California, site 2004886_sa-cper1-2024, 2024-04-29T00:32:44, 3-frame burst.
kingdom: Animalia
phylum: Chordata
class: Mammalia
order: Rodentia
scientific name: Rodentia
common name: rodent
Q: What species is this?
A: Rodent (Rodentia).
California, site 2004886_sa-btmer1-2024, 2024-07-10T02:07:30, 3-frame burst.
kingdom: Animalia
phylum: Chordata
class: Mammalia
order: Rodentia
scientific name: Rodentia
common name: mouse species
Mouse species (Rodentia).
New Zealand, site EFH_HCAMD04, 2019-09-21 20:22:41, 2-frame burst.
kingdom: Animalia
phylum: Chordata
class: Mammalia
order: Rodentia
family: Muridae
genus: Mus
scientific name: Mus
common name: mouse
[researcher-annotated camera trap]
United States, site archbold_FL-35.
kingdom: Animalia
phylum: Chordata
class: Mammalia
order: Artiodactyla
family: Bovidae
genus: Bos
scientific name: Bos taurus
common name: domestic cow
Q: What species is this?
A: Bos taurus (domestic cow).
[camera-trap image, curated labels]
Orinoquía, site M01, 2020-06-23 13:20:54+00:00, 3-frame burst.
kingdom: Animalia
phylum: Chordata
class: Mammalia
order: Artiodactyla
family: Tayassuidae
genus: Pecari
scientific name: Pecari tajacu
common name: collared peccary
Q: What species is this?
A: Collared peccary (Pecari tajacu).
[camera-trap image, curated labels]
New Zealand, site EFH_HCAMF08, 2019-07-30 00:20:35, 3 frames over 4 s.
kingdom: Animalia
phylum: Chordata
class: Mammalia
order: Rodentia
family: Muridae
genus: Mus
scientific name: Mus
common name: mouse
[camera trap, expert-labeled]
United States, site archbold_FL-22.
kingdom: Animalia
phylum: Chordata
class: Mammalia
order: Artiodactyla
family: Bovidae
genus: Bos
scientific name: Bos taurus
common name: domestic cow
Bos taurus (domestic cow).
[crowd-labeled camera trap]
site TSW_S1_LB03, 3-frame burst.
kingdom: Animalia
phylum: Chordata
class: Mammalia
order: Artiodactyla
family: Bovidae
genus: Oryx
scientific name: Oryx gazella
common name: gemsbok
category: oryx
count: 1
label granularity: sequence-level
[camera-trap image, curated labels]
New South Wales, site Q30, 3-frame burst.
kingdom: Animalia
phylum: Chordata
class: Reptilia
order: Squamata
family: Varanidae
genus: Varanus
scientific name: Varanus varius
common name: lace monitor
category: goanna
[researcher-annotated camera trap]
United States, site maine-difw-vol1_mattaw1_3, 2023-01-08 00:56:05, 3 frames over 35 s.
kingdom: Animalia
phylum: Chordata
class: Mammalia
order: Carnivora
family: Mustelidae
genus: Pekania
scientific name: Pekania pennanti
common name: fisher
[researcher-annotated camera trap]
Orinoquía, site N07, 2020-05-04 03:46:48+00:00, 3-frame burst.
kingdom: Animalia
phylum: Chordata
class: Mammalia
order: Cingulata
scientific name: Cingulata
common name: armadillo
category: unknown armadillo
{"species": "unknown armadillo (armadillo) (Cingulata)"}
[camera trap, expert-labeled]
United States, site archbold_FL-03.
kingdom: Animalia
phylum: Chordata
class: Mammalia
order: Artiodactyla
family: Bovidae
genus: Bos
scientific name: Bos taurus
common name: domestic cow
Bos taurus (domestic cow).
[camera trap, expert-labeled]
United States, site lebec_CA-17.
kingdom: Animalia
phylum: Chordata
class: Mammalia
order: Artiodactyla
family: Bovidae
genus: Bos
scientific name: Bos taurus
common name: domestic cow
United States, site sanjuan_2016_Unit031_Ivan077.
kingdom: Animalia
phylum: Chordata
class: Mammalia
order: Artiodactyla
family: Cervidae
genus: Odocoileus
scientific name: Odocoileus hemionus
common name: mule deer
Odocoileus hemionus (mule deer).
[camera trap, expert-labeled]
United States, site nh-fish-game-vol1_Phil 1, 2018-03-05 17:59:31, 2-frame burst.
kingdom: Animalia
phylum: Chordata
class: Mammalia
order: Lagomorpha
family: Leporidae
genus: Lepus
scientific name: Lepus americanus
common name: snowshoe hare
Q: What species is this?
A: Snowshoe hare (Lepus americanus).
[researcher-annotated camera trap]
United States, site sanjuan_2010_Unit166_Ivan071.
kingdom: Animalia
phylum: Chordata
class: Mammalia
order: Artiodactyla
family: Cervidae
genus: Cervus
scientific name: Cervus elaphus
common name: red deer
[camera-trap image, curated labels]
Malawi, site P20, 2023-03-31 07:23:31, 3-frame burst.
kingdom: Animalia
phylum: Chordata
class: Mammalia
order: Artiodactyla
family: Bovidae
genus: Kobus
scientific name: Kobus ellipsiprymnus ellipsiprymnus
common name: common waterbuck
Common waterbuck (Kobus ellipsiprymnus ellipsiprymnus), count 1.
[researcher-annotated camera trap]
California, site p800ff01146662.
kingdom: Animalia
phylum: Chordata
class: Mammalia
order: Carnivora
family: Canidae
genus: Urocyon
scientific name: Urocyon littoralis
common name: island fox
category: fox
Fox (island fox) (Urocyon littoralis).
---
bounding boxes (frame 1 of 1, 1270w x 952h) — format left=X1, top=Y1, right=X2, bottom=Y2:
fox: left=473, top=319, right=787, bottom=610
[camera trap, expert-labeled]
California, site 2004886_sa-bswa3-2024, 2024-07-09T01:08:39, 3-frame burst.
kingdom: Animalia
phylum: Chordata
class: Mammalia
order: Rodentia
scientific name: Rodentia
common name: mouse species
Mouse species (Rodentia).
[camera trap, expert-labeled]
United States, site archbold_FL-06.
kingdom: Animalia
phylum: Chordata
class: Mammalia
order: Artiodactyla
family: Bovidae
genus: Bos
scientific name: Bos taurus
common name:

----

# HOW TO COMPLETE THIS TASK
Write out every line of the material exactly as it appears.

# TASK SOLUTION
California, site 2004886_sa-cper1-2024, 2024-04-29T00:32:44, 3-frame burst.
kingdom: Animalia
phylum: Chordata
class: Mammalia
order: Rodentia
scientific name: Rodentia
common name: rodent
Q: What species is this?
A: Rodent (Rodentia).
California, site 2004886_sa-btmer1-2024, 2024-07-10T02:07:30, 3-frame burst.
kingdom: Animalia
phylum: Chordata
class: Mammalia
order: Rodentia
scientific name: Rodentia
common name: mouse species
Mouse species (Rodentia).
New Zealand, site EFH_HCAMD04, 2019-09-21 20:22:41, 2-frame burst.
kingdom: Animalia
phylum: Chordata
class: Mammalia
order: Rodentia
family: Muridae
genus: Mus
scientific name: Mus
common name: mouse
[researcher-annotated camera trap]
United States, site archbold_FL-35.
kingdom: Animalia
phylum: Chordata
class: Mammalia
order: Artiodactyla
family: Bovidae
genus: Bos
scientific name: Bos taurus
common name: domestic cow
Q: What species is this?
A: Bos taurus (domestic cow).
[camera-trap image, curated labels]
Orinoquía, site M01, 2020-06-23 13:20:54+00:00, 3-frame burst.
kingdom: Animalia
phylum: Chordata
class: Mammalia
order: Artiodactyla
family: Tayassuidae
genus: Pecari
scientific name: Pecari tajacu
common name: collared peccary
Q: What species is this?
A: Collared peccary (Pecari tajacu).
[camera-trap image, curated labels]
New Zealand, site EFH_HCAMF08, 2019-07-30 00:20:35, 3 frames over 4 s.
kingdom: Animalia
phylum: Chordata
class: Mammalia
order: Rodentia
family: Muridae
genus: Mus
scientific name: Mus
common name: mouse
[camera trap, expert-labeled]
United States, site archbold_FL-22.
kingdom: Animalia
phylum: Chordata
class: Mammalia
order: Artiodactyla
family: Bovidae
genus: Bos
scientific name: Bos taurus
common name: domestic cow
Bos taurus (domestic cow).
[crowd-labeled camera trap]
site TSW_S1_LB03, 3-frame burst.
kingdom: Animalia
phylum: Chordata
class: Mammalia
order: Artiodactyla
family: Bovidae
genus: Oryx
scientific name: Oryx gazella
common name: gemsbok
category: oryx
count: 1
label granularity: sequence-level
[camera-trap image, curated labels]
New South Wales, site Q30, 3-frame burst.
kingdom: Animalia
phylum: Chordata
class: Reptilia
order: Squamata
family: Varanidae
genus: Varanus
scientific name: Varanus varius
common name: lace monitor
category: goanna
[researcher-annotated camera trap]
United States, site maine-difw-vol1_mattaw1_3, 2023-01-08 00:56:05, 3 frames over 35 s.
kingdom: Animalia
phylum: Chordata
class: Mammalia
order: Carnivora
family: Mustelidae
genus: Pekania
scientific name: Pekania pennanti
common name: fisher
[researcher-annotated camera trap]
Orinoquía, site N07, 2020-05-04 03:46:48+00:00, 3-frame burst.
kingdom: Animalia
phylum: Chordata
class: Mammalia
order: Cingulata
scientific name: Cingulata
common name: armadillo
category: unknown armadillo
{"species": "unknown armadillo (armadillo) (Cingulata)"}
[camera trap, expert-labeled]
United States, site archbold_FL-03.
kingdom: Animalia
phylum: Chordata
class: Mammalia
order: Artiodactyla
family: Bovidae
genus: Bos
scientific name: Bos taurus
common name: domestic cow
Bos taurus (domestic cow).
[camera trap, expert-labeled]
United States, site lebec_CA-17.
kingdom: Animalia
phylum: Chordata
class: Mammalia
order: Artiodactyla
family: Bovidae
genus: Bos
scientific name: Bos taurus
common name: domestic cow
United States, site sanjuan_2016_Unit031_Ivan077.
kingdom: Animalia
phylum: Chordata
class: Mammalia
order: Artiodactyla
family: Cervidae
genus: Odocoileus
scientific name: Odocoileus hemionus
common name: mule deer
Odocoileus hemionus (mule deer).
[camera trap, expert-labeled]
United States, site nh-fish-game-vol1_Phil 1, 2018-03-05 17:59:31, 2-frame burst.
kingdom: Animalia
phylum: Chordata
class: Mammalia
order: Lagomorpha
family: Leporidae
genus: Lepus
scientific name: Lepus americanus
common name: snowshoe hare
Q: What species is this?
A: Snowshoe hare (Lepus americanus).
[researcher-annotated camera trap]
United States, site sanjuan_2010_Unit166_Ivan071.
kingdom: Animalia
phylum: Chordata
class: Mammalia
order: Artiodactyla
family: Cervidae
genus: Cervus
scientific name: Cervus elaphus
common name: red deer
[camera-trap image, curated labels]
Malawi, site P20, 2023-03-31 07:23:31, 3-frame burst.
kingdom: Animalia
phylum: Chordata
class: Mammalia
order: Artiodactyla
family: Bovidae
genus: Kobus
scientific name: Kobus ellipsiprymnus ellipsiprymnus
common name: common waterbuck
Common waterbuck (Kobus ellipsiprymnus ellipsiprymnus), count 1.
[researcher-annotated camera trap]
California, site p800ff01146662.
kingdom: Animalia
phylum: Chordata
class: Mammalia
order: Carnivora
family: Canidae
genus: Urocyon
scientific name: Urocyon littoralis
common name: island fox
category: fox
Fox (island fox) (Urocyon littoralis).
---
bounding boxes (frame 1 of 1, 1270w x 952h) — format left=X1, top=Y1, right=X2, bottom=Y2:
fox: left=473, top=319, right=787, bottom=610
[camera trap, expert-labeled]
California, site 2004886_sa-bswa3-2024, 2024-07-09T01:08:39, 3-frame burst.
kingdom: Animalia
phylum: Chordata
class: Mammalia
order: Rodentia
scientific name: Rodentia
common name: mouse species
Mouse species (Rodentia).
[camera trap, expert-labeled]
United States, site archbold_FL-06.
kingdom: Animalia
phylum: Chordata
class: Mammalia
order: Artiodactyla
family: Bovidae
genus: Bos
scientific name: Bos taurus
common name:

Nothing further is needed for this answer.